#### PROMPT
Format all of the material below as a numbered list, omitting any blank lines.

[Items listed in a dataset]
---------------
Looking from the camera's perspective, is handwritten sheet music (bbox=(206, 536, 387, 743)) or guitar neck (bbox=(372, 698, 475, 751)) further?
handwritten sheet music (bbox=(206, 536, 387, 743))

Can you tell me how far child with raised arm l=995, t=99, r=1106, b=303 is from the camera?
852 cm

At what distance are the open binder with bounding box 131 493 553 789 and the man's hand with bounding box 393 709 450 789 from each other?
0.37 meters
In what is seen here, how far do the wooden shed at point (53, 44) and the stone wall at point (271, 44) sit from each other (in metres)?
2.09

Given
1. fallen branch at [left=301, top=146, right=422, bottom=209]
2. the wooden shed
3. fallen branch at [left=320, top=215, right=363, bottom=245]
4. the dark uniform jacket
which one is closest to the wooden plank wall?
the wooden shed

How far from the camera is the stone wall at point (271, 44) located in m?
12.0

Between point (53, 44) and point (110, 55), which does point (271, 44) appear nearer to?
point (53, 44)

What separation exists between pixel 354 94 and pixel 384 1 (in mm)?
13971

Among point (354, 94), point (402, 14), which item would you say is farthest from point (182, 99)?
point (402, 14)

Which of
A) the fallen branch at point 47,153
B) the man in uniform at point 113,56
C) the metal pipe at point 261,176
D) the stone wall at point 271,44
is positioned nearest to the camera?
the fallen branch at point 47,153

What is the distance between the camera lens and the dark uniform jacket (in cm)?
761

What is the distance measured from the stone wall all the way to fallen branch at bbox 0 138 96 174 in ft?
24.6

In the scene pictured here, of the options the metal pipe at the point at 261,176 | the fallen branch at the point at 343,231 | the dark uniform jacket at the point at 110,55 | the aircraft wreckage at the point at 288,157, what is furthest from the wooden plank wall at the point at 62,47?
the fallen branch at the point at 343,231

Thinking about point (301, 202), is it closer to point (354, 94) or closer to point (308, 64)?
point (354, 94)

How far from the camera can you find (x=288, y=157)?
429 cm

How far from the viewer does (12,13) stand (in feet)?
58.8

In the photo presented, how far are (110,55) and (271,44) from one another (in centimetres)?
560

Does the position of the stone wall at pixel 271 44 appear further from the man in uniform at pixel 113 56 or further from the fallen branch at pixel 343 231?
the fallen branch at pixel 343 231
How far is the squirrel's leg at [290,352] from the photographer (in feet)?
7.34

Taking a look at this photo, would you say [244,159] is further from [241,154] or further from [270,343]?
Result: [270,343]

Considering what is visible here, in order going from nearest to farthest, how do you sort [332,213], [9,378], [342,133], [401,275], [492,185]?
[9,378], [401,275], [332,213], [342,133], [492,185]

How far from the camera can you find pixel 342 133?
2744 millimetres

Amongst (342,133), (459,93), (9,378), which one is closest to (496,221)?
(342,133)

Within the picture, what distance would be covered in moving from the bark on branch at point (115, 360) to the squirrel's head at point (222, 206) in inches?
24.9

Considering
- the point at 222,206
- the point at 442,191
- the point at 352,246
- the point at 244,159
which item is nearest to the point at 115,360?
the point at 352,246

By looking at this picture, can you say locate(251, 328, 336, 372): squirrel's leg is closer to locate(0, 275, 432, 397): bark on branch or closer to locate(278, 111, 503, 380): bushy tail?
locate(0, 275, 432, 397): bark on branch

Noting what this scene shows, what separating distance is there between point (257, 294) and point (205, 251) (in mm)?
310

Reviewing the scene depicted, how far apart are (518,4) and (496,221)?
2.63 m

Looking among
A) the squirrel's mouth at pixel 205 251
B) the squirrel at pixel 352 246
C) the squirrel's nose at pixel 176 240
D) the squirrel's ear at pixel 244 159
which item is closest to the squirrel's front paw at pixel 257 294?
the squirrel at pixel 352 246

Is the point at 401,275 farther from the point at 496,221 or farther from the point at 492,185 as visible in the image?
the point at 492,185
---------------
#### OUTPUT OF THE TASK
1. Looking from the camera's perspective, is handwritten sheet music (bbox=(206, 536, 387, 743)) or guitar neck (bbox=(372, 698, 475, 751)) further?
2. handwritten sheet music (bbox=(206, 536, 387, 743))
3. Can you tell me how far child with raised arm l=995, t=99, r=1106, b=303 is from the camera?
4. 852 cm
5. At what distance are the open binder with bounding box 131 493 553 789 and the man's hand with bounding box 393 709 450 789 from each other?
6. 0.37 meters
7. In what is seen here, how far do the wooden shed at point (53, 44) and the stone wall at point (271, 44) sit from each other (in metres)?
8. 2.09
9. Given
10. 1. fallen branch at [left=301, top=146, right=422, bottom=209]
11. 2. the wooden shed
12. 3. fallen branch at [left=320, top=215, right=363, bottom=245]
13. 4. the dark uniform jacket
14. which one is closest to the wooden plank wall?
15. the wooden shed
16. How far from the camera is the stone wall at point (271, 44) located in m?
17. 12.0
18. Between point (53, 44) and point (110, 55), which does point (271, 44) appear nearer to?
19. point (53, 44)
20. What separation exists between pixel 354 94 and pixel 384 1 (in mm)?
21. 13971
22. Among point (354, 94), point (402, 14), which item would you say is farthest from point (182, 99)?
23. point (402, 14)
24. Which of
25. A) the fallen branch at point 47,153
26. B) the man in uniform at point 113,56
27. C) the metal pipe at point 261,176
28. D) the stone wall at point 271,44
29. is positioned nearest to the camera?
30. the fallen branch at point 47,153
31. What is the distance between the camera lens and the dark uniform jacket (in cm)?
32. 761
33. What is the distance measured from the stone wall all the way to fallen branch at bbox 0 138 96 174 in ft?
34. 24.6
35. In the scene pictured here, of the options the metal pipe at the point at 261,176 | the fallen branch at the point at 343,231 | the dark uniform jacket at the point at 110,55 | the aircraft wreckage at the point at 288,157, what is furthest from the wooden plank wall at the point at 62,47?
36. the fallen branch at the point at 343,231
37. Thinking about point (301, 202), is it closer to point (354, 94) or closer to point (308, 64)?
38. point (354, 94)
39. How far from the camera can you find (x=288, y=157)?
40. 429 cm
41. How far from the viewer does (12,13) stand (in feet)?
42. 58.8
43. In the photo presented, how far are (110,55) and (271,44) from one another (in centimetres)?
44. 560
45. Does the position of the stone wall at pixel 271 44 appear further from the man in uniform at pixel 113 56 or further from the fallen branch at pixel 343 231?
46. the fallen branch at pixel 343 231
47. How far is the squirrel's leg at [290,352] from the photographer (in feet)?
48. 7.34
49. Taking a look at this photo, would you say [244,159] is further from [241,154] or further from [270,343]?
50. Result: [270,343]
51. Considering what is visible here, in order going from nearest to farthest, how do you sort [332,213], [9,378], [342,133], [401,275], [492,185]?
52. [9,378], [401,275], [332,213], [342,133], [492,185]
53. How far from the camera can you find pixel 342 133?
54. 2744 millimetres
55. Amongst (342,133), (459,93), (9,378), which one is closest to (496,221)?
56. (342,133)
57. Within the picture, what distance would be covered in moving from the bark on branch at point (115, 360) to the squirrel's head at point (222, 206) in inches?
58. 24.9
59. Considering
60. - the point at 222,206
61. - the point at 442,191
62. - the point at 352,246
63. - the point at 244,159
64. which item is nearest to the point at 115,360?
65. the point at 352,246
66. By looking at this picture, can you say locate(251, 328, 336, 372): squirrel's leg is closer to locate(0, 275, 432, 397): bark on branch or closer to locate(278, 111, 503, 380): bushy tail?
67. locate(0, 275, 432, 397): bark on branch
68. Noting what this scene shows, what separating distance is there between point (257, 294) and point (205, 251) (in mm)?
69. 310
70. Reviewing the scene depicted, how far apart are (518,4) and (496,221)?
71. 2.63 m
72. Looking among
73. A) the squirrel's mouth at pixel 205 251
74. B) the squirrel at pixel 352 246
75. C) the squirrel's nose at pixel 176 240
76. D) the squirrel's ear at pixel 244 159
77. which item is closest to the squirrel's front paw at pixel 257 294?
78. the squirrel at pixel 352 246
79. Is the point at 401,275 farther from the point at 496,221 or farther from the point at 492,185 as visible in the image?
80. the point at 492,185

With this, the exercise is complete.